Frage: So ein Katholikentag kostet auch viel Geld. Für Münster waren rund neun Millionen Euro angesetzt. Was verursacht diese Kosten im Detail?

Vesper: Die Zahlen sind ja kein Geheimnis. Man muss sich klarmachen, dass es ein Großereignis ist. Da muss eine große Infrastruktur gegeben sein. Dazu gehören auch entsprechende Sicherheitsvorkehrungen. Die Kosten für die Bühnen, die technische Ausrüstung und das Personal sind hoch. Wir planen mit etwa 2.200 Helfern. Natürlich entstehen Programmkosten. Das Volumen von etwas über 9 Millionen Euro für eine solche Veranstaltung ist ein völlig normaler Betrag. Vor allem bringen ihn aber die Teilnehmer, das Bistum und eine Kollekte in allen Gemeinden in Deutschland auf. Aber öffentliche Zuschüsse von Stadt, Bund und Land gehören eben auch dazu.

Frage: Das ZdK ist auf finanzielle Unterstützung angewiesen, die "Institution Kirche" hat Geld. Eine falsche Verteilung der Kirchensteuer?

Vesper: Die Beteiligung der Laien an der Entscheidung über die Verteilung der Kirchensteuer ist auf Bistumsebene geregelt. Auf Bundesebene dagegen muss man noch weiterkommen. Das sage ich aber ausdrücklich losgelöst vom Katholikentag. Aber nochmals: Ein Katholikentag ist ein öffentliches Ereignis und eine gesellschaftspolitisches Debattenforum. Mich enttäuscht ganz besonders, dass einige wenige Vertreter aus Parteien in Münster, die sich den Bürgerdialog, die Beteiligung und das zivilgesellschaftliche Engagement auf die Fahnen geschrieben haben, die engagierten Katholiken von der Basis in einer solchen Weise behindern.

Frage: Nun fehlt der städtische Zuschuss von 1,2 Millionen Euro. Wie geht es jetzt weiter?

Vesper: Wir sprechen mit Münster über Höhe und Inhalt entsprechender Sachleistungen, so wie es uns angeboten wurde. Das war früher übrigens durchaus üblich. Da ging es um den Erlass von Miet- oder Reinigungskosten und viele ähnliche Dinge. Vor etwa 25 Jahren hat man allerdings aus guten Gründen gesagt, dass das ein falsches Vorgehen ist, weil es weniger transparent als ein Barzuschuss ist, bei dem dann alle Dinge korrekt abgerechnet werden. Nun sollen wir in Münster wieder zurück zu diesem alten System. Wir versuchen es nun und schauen dann weiter.

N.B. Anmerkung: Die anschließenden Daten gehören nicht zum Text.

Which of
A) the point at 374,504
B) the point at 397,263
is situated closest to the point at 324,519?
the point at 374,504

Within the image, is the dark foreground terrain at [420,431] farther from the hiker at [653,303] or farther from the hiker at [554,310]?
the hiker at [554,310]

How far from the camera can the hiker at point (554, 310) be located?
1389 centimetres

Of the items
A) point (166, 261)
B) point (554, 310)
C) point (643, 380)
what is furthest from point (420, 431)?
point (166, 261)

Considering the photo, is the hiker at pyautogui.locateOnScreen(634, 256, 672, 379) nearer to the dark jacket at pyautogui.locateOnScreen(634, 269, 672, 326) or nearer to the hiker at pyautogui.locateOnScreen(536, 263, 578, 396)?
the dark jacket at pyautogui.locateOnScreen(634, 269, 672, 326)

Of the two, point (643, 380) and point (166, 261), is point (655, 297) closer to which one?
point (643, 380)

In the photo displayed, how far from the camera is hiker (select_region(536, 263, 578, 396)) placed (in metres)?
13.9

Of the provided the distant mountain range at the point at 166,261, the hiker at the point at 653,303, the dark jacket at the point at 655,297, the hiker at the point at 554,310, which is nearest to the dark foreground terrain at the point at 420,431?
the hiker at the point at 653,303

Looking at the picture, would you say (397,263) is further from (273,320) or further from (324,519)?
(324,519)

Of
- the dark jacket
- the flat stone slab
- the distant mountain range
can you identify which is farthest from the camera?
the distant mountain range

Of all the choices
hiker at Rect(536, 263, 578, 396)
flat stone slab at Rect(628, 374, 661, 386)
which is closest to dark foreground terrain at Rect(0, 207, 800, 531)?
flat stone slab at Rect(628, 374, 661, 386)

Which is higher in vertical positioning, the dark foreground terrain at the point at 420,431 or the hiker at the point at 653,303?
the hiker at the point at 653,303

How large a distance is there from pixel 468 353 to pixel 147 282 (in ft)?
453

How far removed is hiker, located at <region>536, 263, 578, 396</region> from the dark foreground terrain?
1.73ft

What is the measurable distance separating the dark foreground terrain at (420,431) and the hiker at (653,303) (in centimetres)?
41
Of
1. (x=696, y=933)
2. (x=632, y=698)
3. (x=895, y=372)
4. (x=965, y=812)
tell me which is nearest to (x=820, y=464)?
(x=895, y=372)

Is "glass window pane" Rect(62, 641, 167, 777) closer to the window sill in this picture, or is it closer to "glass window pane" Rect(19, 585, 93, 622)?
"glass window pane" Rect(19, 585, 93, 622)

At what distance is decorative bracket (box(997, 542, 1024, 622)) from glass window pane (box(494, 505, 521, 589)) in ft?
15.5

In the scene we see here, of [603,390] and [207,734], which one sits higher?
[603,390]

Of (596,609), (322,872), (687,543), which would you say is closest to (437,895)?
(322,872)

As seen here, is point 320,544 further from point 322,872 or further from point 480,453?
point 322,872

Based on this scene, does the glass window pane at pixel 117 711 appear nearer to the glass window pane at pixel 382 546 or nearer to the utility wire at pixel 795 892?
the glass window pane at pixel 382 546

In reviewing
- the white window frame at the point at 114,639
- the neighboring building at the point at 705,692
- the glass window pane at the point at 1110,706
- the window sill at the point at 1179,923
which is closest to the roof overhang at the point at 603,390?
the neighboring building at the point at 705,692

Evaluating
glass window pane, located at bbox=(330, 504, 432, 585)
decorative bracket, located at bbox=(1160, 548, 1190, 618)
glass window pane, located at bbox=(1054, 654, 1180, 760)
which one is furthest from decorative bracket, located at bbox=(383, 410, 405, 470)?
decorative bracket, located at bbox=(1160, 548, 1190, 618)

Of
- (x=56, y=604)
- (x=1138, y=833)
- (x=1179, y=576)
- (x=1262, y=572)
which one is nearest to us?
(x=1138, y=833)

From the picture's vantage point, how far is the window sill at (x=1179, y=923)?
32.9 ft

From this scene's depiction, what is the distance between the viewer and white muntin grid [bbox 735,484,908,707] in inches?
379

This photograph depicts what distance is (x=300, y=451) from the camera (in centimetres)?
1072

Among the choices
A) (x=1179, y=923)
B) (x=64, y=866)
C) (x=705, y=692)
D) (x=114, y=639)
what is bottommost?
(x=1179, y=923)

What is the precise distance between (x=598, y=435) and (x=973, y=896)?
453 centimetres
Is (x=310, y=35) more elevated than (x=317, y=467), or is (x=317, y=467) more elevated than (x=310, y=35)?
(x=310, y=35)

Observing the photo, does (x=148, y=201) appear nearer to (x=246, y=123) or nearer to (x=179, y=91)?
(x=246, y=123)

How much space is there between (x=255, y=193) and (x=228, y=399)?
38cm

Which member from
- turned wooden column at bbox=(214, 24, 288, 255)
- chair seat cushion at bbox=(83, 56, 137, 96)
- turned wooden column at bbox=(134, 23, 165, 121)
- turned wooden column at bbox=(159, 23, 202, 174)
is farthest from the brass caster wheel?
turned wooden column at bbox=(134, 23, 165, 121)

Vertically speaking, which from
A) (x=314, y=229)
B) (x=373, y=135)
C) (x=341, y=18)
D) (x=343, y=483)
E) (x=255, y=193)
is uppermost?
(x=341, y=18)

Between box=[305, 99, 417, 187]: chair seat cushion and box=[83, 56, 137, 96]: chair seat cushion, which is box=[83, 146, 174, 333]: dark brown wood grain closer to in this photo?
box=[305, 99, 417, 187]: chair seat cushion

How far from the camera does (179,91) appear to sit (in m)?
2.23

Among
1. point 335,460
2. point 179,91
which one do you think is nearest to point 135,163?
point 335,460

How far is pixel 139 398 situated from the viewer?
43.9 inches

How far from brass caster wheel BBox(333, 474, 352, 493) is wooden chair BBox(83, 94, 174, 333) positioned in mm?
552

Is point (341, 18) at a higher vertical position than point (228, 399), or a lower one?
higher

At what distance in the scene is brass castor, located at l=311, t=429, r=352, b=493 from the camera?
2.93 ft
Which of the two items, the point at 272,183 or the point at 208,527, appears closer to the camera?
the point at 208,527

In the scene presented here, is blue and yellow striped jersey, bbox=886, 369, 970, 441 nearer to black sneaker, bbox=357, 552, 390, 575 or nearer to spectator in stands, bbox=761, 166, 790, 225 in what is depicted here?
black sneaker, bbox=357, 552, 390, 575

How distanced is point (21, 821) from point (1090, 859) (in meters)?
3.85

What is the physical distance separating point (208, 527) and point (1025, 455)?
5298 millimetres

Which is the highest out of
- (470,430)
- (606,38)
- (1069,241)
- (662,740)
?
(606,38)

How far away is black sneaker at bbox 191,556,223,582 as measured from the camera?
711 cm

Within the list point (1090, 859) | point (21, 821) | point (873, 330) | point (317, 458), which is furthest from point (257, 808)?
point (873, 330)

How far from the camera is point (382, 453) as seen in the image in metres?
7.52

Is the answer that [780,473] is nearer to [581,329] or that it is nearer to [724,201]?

Frage: Was wünschen Sie sich, damit der Katholikentag 2018 in Münster trotzdem ein schönes Ereignis werden kann?

Vesper: Ich wünsche mir ein gutes Ergebnis aus den Verhandlungen über die Sachleistungen, um der Vollversammlung dann guten Gewissens sagen zu können: Die finanziellen Grundlagen für den Katholikentag sind gegeben und wir können endgültig mit der Planung beginnen.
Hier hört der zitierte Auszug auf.